Assistant Professor Shaun Eack Receives $3.1 Million Grant to Study New Treatments for Schizophrenia



Pitt School of Social Work Professor Receives $3.1 Million Grant to Study New Treatments for Schizophrenia

Aims to examine whether psychotherapy can improve the brain

PITTSBURGH--- University of Pittsburgh School of Social Work Assistant Professor Shaun M. Eack, Ph.D., in collaboration with Dr. Matcheri Keshavan at Beth Israel Deaconess Medical Center, has received a $3.1 million grant from the National Institute of Mental Health to study new therapies for treating cognitive (“thinking”) challenges in early schizophrenia. The 5-year study plans on using a novel treatment called Cognitive Enhancement Therapy in order to examine the benefits of this psychotherapy on the brain.

Initial research has suggested that this new type of "cognitive remediation" therapy can protect against brain loss and improve brain function in people with schizophrenia.  It also shows promise for helping young people with the illness get back to school and work.  Dr. Eack’s research will now examine the benefits of Cognitive Enhancement Therapy as an early intervention strategy for schizophrenia, when combined with medication.

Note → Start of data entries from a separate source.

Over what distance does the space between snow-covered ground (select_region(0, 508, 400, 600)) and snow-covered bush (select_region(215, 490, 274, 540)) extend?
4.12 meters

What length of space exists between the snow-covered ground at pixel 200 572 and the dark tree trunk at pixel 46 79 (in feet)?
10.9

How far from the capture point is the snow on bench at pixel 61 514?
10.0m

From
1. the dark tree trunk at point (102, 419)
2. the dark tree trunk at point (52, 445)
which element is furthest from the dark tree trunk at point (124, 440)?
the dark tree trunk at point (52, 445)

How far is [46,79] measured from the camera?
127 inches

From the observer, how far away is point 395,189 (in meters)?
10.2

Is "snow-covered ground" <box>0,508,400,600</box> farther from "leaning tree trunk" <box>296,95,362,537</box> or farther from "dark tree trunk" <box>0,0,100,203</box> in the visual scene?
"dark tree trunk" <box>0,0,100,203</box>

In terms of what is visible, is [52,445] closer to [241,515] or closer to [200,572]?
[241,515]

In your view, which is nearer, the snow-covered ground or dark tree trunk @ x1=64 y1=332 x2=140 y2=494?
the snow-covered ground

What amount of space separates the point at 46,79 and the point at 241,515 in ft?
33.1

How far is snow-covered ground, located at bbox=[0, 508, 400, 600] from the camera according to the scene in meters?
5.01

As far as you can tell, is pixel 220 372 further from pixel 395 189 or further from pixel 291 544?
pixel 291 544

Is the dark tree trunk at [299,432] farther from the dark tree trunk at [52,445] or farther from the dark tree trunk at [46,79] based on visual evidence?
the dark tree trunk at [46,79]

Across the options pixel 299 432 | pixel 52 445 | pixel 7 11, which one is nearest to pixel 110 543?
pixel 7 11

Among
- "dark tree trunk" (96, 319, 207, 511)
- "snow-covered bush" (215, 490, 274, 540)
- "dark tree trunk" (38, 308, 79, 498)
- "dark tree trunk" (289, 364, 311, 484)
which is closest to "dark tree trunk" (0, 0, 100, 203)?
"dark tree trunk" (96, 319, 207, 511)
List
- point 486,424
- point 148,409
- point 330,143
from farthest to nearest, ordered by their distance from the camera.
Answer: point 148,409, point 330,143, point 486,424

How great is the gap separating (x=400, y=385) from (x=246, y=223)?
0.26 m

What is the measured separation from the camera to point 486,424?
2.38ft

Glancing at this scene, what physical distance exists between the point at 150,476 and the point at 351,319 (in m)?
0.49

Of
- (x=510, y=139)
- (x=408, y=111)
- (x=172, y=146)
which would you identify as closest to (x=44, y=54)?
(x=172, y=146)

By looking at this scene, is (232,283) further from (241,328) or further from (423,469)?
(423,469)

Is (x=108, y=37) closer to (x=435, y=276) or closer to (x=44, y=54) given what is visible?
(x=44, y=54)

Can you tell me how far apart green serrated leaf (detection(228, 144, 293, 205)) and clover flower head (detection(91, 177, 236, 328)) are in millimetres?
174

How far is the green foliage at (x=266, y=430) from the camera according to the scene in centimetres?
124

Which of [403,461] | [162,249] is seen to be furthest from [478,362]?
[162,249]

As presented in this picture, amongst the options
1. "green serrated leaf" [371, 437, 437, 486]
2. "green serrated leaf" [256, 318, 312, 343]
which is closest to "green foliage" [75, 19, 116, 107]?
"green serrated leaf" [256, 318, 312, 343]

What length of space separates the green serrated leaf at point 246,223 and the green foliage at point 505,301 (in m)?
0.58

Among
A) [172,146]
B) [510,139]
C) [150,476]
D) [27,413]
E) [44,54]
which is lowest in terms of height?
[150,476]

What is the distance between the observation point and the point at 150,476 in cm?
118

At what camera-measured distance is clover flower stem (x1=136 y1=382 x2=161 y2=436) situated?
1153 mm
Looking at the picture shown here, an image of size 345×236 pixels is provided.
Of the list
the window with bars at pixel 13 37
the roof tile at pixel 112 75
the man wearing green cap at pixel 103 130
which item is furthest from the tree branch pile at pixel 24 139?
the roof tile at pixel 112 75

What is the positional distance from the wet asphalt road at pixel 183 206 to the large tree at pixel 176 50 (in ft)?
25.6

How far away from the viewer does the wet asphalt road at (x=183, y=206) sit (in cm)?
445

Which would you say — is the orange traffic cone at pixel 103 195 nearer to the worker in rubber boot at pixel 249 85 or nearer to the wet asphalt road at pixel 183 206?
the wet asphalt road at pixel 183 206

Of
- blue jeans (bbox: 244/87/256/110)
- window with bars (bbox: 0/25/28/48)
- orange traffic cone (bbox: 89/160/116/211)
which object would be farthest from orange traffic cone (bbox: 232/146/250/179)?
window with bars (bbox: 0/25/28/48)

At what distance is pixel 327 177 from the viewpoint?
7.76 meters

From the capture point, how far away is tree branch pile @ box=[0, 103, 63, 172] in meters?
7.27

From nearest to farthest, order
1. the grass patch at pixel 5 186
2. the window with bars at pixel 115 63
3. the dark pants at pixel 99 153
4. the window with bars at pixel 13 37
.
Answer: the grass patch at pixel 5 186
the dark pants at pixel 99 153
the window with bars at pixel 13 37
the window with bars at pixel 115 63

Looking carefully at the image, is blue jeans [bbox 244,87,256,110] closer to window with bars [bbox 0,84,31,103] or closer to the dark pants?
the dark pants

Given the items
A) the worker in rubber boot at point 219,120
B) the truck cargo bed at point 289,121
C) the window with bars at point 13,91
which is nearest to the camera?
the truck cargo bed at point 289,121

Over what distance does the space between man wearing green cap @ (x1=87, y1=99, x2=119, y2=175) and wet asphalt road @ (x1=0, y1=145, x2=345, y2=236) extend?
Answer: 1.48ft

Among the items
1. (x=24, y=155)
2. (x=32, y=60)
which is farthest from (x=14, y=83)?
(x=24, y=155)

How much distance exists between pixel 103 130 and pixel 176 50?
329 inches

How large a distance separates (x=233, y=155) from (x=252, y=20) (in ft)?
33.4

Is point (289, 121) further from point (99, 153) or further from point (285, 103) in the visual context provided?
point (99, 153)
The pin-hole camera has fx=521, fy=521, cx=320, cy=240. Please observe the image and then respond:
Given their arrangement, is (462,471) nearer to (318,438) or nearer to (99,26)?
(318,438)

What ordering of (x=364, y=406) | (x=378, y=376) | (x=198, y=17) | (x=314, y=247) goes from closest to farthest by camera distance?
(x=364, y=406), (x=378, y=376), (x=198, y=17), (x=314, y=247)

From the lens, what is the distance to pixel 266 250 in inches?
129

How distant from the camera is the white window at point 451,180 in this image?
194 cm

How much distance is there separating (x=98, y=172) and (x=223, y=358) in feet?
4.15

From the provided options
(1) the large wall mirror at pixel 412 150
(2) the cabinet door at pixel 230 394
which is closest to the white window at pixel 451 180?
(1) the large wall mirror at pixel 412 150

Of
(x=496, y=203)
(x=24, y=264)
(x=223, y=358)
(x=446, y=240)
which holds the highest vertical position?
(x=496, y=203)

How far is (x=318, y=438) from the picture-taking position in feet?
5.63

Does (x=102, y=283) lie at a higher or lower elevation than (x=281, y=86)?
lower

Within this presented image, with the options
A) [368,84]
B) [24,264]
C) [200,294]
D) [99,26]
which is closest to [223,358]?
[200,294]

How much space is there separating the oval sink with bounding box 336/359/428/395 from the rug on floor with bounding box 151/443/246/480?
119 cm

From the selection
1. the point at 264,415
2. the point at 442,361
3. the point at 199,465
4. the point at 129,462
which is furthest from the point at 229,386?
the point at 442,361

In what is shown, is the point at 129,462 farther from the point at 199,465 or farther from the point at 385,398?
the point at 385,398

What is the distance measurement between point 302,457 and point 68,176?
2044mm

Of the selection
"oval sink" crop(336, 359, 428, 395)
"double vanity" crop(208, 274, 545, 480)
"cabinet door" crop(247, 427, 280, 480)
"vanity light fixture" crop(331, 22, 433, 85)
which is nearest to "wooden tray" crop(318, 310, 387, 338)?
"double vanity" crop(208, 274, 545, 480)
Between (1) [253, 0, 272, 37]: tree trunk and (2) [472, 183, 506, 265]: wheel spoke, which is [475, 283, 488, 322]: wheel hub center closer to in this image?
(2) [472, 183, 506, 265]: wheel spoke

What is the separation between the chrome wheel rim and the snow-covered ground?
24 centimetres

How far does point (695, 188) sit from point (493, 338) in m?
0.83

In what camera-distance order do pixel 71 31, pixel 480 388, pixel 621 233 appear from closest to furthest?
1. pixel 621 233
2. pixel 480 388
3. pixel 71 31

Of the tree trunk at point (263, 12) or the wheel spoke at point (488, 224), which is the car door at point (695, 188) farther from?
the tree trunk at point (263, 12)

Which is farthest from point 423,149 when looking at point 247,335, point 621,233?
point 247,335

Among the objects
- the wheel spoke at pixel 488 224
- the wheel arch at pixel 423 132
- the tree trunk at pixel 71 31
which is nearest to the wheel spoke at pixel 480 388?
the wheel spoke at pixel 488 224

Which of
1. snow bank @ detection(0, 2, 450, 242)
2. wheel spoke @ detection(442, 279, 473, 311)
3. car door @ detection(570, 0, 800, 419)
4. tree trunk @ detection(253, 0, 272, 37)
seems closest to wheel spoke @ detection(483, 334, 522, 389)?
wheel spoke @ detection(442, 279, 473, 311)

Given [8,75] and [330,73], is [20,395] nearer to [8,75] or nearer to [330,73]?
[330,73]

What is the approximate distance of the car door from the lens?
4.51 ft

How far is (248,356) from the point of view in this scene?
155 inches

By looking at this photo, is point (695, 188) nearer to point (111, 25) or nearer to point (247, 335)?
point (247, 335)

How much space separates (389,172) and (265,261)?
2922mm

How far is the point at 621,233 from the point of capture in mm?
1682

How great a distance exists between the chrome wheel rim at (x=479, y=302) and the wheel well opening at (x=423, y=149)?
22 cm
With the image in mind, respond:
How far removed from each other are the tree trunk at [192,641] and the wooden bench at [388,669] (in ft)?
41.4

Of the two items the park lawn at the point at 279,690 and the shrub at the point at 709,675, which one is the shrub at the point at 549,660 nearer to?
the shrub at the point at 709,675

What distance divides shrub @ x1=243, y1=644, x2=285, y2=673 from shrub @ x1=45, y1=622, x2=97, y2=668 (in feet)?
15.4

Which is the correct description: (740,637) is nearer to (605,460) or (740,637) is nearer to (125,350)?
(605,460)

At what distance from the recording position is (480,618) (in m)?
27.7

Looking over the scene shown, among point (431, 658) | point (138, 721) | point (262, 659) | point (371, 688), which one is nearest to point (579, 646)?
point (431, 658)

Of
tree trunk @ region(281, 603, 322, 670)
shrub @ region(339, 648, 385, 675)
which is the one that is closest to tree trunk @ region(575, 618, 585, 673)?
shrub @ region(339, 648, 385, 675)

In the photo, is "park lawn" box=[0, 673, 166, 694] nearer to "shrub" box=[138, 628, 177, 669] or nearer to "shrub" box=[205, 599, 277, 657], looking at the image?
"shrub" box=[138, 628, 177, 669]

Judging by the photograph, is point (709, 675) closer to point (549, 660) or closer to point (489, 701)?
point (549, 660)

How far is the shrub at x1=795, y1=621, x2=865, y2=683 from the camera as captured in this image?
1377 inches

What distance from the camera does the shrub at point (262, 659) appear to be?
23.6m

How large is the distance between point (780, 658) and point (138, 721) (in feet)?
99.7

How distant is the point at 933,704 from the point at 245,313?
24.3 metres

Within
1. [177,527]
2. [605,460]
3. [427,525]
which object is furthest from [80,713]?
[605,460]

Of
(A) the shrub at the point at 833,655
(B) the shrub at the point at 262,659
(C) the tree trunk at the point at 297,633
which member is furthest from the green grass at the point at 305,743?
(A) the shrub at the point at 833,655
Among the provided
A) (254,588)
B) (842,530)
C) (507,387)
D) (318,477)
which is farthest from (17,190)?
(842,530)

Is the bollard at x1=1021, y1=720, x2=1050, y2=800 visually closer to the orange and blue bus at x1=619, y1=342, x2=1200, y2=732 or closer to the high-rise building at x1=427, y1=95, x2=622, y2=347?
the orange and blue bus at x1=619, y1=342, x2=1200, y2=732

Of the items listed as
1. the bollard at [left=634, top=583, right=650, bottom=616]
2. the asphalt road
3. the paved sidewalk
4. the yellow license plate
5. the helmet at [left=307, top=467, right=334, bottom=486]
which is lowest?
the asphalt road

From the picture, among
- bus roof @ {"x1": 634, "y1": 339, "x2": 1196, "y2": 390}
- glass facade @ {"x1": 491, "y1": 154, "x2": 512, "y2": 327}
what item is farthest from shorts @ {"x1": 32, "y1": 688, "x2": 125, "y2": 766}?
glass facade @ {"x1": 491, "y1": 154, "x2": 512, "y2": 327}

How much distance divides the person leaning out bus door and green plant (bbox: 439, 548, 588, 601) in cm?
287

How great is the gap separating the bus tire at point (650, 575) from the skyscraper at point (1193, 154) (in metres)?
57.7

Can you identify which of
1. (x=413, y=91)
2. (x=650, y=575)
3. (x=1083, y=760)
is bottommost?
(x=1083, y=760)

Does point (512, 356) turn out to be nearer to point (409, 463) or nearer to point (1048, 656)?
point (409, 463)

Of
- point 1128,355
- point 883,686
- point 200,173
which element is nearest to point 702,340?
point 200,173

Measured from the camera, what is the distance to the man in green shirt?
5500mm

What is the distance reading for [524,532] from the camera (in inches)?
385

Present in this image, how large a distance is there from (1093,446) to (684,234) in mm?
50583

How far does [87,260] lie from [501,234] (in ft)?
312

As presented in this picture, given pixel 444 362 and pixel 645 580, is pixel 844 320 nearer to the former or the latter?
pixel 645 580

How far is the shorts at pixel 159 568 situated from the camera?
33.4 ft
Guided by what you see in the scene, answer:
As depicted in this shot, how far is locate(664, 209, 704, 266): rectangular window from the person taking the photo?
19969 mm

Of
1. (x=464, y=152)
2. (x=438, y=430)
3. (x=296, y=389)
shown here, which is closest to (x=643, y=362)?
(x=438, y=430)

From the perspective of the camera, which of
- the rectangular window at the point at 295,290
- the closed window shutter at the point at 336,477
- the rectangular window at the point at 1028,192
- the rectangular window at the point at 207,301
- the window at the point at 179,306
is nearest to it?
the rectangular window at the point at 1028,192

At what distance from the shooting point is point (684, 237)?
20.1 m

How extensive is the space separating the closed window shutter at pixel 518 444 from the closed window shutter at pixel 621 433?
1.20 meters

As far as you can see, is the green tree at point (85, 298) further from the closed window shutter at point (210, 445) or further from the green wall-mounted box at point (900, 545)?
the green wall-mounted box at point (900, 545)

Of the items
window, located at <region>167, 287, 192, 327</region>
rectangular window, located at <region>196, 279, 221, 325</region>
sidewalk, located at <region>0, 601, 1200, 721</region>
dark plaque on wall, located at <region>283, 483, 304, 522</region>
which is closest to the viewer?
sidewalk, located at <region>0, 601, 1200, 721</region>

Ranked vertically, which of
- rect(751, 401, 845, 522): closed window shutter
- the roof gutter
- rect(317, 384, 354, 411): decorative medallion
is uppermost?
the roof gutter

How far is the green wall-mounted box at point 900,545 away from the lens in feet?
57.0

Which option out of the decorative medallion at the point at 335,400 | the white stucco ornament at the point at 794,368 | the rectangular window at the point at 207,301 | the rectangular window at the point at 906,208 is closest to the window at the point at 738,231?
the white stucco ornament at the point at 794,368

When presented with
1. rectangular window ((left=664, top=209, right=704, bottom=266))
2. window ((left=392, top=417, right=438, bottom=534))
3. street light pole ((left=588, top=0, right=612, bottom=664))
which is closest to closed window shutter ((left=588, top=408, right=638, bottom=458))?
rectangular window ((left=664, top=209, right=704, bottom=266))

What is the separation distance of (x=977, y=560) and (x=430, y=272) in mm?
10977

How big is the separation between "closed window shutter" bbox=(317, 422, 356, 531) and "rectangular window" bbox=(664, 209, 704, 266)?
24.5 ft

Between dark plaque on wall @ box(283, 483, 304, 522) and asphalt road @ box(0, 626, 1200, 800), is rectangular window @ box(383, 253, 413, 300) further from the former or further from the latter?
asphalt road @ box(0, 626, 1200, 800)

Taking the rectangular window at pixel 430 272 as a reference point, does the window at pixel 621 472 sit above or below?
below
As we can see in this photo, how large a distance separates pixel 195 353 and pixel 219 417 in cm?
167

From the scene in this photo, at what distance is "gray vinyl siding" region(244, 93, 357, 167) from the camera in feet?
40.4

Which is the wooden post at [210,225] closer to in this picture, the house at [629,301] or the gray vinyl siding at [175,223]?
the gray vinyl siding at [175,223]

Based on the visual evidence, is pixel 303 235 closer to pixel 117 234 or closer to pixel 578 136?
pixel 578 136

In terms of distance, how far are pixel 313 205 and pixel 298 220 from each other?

“We have learned that the brain is far more subject to change than previously believed.  This research is really exciting as it may represent the first show that psychological treatments for schizophrenia can actually improve the brain where other treatments have failed.”

Dr. Eack’s study is now accepting patients with schizophrenia, schizoaffective, or schizophreniform disorder who are between the ages of 18-35, and who have been ill for less than 8 years. Interested family members and patients can contact intake staff at 412-586-9000 or 412-246-5957.

Dr. Eack was recently the recipient of the 2013 Chancellor's Distinguished Research Award-Junior Scholar category.